═════ Texto extraído

La bendición y la maldición, así como la honra y la deshonra, están enteramente condicionadas a la obediencia a los Mandamientos Sagrados.

Una ofensa a Dios

La bendición y la maldición, así como la honra y la deshonra, están enteramente condicionadas a la obediencia a los Mandamientos Sagrados. Entonces, nadie puede decir que Dios fue injusto con él; a fin de cuentas, recibimos de Él aquello que Le presentamos. Si es consideración, recibimos de regreso consideración, pero si es desprecio, recibimos desprecio también (1 Samuel 2:30).

Su juicio, además de ser inviolable, es justo, pues Dios no hace acepción de personas. Así, para mostrar cuán ultrajado Se sentía, Él prometió refregar en la cara de los sacerdotes infieles los excrementos de los animales enfermos y defectuosos que Le ofrecían sobre el Altar.

“…Y os echaré estiércol a la cara, el estiércol de vuestras fiestas, y seréis llevados con él.” (Malaquías 2:3)

══════════

Edita el texto extraído desde "Su juicio, además" hasta "sobre el Altar." y reemplaza "sacerdotes" por "ministros".

═════ Entradas

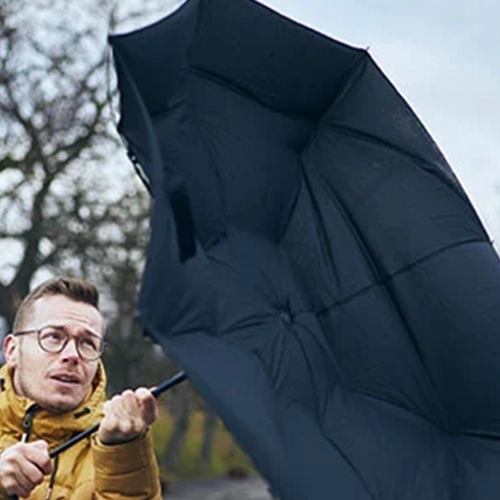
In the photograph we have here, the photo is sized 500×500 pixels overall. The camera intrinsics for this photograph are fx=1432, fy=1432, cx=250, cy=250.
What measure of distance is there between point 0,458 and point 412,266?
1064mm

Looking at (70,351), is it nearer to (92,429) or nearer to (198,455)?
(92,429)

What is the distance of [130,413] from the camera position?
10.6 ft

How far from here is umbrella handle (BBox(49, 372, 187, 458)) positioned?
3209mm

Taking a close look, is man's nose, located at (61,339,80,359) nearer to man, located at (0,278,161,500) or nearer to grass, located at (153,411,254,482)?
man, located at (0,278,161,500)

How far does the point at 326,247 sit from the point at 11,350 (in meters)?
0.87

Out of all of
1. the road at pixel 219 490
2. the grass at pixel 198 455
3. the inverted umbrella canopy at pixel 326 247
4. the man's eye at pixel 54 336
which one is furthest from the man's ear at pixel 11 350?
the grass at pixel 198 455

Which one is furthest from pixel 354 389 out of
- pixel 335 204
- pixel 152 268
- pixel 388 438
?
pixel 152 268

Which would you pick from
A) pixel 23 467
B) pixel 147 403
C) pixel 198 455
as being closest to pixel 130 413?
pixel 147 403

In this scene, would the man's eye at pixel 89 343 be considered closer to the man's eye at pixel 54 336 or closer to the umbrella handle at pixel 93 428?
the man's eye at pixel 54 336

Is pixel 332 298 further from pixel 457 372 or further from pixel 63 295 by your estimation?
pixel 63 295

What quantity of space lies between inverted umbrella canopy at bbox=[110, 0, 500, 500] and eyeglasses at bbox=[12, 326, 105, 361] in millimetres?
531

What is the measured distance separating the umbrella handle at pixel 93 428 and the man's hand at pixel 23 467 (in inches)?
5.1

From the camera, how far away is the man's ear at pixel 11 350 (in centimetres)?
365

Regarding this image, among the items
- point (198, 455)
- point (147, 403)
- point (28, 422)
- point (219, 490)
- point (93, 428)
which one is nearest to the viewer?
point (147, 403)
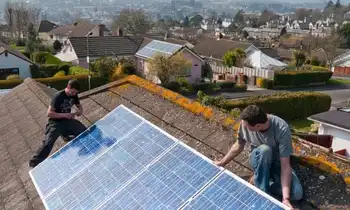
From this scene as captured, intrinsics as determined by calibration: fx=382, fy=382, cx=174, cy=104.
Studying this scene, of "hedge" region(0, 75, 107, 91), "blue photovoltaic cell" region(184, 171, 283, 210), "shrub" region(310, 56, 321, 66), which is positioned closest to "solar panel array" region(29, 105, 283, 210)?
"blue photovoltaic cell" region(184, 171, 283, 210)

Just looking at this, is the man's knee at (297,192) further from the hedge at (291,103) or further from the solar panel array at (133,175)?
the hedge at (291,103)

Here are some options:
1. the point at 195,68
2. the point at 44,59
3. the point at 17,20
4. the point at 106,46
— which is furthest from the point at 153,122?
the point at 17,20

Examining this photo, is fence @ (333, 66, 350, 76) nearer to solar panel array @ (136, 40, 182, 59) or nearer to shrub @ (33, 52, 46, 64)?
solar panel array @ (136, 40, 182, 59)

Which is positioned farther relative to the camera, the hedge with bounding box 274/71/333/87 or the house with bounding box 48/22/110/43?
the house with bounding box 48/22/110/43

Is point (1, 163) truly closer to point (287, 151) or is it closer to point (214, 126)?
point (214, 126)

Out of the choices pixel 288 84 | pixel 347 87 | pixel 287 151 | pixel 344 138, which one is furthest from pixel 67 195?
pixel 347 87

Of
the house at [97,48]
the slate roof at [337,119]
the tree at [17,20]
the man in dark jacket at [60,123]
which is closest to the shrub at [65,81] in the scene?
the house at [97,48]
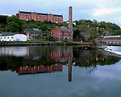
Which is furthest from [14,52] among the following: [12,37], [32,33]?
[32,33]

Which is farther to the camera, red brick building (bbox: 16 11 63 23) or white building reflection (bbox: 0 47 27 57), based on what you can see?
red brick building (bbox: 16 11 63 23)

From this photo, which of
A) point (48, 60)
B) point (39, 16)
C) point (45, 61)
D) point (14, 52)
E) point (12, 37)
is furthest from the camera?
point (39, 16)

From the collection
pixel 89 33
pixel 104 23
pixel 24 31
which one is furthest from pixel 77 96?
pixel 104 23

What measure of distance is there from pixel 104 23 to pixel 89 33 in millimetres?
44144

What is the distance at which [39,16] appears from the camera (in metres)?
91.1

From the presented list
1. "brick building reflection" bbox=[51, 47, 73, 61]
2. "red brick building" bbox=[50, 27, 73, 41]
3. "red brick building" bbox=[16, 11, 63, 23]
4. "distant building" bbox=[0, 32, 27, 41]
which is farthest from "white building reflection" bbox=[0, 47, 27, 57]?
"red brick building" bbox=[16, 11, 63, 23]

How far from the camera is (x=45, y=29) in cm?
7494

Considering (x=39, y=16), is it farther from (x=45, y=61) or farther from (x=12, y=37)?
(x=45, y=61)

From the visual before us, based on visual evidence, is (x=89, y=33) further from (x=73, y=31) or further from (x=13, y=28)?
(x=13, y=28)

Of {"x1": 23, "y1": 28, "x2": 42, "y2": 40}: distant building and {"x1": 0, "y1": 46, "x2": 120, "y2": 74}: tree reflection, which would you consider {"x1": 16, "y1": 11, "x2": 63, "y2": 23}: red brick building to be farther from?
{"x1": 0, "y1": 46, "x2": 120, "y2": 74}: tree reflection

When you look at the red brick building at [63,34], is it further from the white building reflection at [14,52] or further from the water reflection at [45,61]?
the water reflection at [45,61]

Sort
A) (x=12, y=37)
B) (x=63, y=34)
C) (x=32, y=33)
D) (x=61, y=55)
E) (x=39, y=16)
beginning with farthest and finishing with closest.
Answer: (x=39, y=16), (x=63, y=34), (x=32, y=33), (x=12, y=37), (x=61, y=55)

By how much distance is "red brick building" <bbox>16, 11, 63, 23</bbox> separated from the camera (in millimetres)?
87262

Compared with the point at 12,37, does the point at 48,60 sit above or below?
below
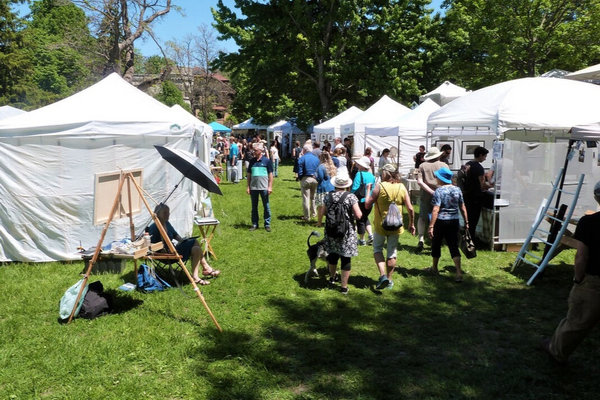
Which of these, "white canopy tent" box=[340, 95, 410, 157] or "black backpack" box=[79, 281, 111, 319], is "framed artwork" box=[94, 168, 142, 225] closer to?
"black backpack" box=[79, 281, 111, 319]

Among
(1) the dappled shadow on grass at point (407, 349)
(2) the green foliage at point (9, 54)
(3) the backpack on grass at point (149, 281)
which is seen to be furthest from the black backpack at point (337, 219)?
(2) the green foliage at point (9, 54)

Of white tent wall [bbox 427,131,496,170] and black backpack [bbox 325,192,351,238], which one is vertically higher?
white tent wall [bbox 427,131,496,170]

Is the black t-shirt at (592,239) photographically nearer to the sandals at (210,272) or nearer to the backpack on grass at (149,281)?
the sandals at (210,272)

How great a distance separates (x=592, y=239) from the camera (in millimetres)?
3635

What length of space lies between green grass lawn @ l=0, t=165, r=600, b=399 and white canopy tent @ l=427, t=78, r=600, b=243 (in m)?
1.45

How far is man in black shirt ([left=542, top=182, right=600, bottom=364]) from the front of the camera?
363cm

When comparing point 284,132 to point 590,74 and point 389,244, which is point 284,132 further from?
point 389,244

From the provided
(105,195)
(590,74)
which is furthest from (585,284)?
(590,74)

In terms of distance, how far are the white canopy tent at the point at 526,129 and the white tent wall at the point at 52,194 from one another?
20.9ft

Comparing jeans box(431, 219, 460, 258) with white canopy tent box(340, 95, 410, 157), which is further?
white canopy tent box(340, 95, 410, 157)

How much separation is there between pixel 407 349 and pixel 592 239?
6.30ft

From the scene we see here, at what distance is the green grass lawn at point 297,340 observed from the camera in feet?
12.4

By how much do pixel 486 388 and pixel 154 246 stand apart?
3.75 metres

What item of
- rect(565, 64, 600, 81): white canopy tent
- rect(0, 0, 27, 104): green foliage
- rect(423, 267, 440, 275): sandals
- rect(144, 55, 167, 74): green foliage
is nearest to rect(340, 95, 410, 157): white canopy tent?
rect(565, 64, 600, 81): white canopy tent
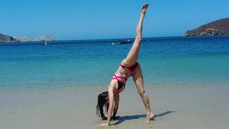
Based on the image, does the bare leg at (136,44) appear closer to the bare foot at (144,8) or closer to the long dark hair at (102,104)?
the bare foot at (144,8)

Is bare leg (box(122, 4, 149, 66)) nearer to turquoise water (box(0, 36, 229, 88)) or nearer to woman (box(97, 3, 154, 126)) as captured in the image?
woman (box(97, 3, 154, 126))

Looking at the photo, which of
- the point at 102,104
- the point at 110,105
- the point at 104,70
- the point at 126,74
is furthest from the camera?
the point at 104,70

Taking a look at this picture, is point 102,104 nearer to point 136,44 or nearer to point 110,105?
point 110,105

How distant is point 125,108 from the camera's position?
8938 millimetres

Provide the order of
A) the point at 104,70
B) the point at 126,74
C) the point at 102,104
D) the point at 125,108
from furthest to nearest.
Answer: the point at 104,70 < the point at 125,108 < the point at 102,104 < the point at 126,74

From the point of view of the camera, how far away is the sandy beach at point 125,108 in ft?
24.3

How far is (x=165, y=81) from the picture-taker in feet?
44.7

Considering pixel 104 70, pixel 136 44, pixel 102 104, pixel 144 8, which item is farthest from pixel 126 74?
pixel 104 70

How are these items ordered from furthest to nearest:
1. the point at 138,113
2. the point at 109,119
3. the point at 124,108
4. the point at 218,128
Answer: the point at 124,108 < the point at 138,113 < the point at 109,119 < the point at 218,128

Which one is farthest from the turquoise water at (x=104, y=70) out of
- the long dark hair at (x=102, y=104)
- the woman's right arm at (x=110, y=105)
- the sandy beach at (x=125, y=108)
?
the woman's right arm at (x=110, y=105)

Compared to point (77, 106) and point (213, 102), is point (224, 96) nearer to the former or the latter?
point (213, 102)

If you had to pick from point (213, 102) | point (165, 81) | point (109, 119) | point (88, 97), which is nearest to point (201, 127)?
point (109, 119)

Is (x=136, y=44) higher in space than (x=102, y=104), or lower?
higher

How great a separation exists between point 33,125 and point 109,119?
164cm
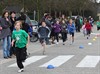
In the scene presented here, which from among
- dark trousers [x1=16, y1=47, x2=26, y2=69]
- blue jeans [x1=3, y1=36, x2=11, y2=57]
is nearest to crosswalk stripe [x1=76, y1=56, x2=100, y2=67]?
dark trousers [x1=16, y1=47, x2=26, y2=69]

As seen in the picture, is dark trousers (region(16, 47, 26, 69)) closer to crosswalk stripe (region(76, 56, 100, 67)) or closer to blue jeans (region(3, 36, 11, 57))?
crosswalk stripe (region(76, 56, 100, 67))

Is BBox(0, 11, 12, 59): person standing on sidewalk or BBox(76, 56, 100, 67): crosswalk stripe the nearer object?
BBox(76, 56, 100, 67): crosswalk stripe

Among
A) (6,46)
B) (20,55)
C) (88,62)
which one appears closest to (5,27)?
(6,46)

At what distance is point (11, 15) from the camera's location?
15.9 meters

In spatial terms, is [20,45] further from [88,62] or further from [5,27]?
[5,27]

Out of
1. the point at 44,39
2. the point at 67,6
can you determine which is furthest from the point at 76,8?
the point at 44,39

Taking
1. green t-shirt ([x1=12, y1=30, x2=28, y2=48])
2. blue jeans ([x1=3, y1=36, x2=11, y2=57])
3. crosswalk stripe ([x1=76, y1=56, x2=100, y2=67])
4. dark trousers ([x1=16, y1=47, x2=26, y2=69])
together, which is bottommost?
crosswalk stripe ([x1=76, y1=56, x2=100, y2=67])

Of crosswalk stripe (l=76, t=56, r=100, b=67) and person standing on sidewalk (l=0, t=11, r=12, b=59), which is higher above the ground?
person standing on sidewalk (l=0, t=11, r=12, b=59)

══════════

> _Respuesta escrita_
Su juicio, además de ser inviolable, es justo, pues Dios no hace acepción de personas. Así, para mostrar cuán ultrajado Se sentía, Él prometió refregar en la cara de los ministros infieles los excrementos de los animales enfermos y defectuosos que Le ofrecían sobre el Altar.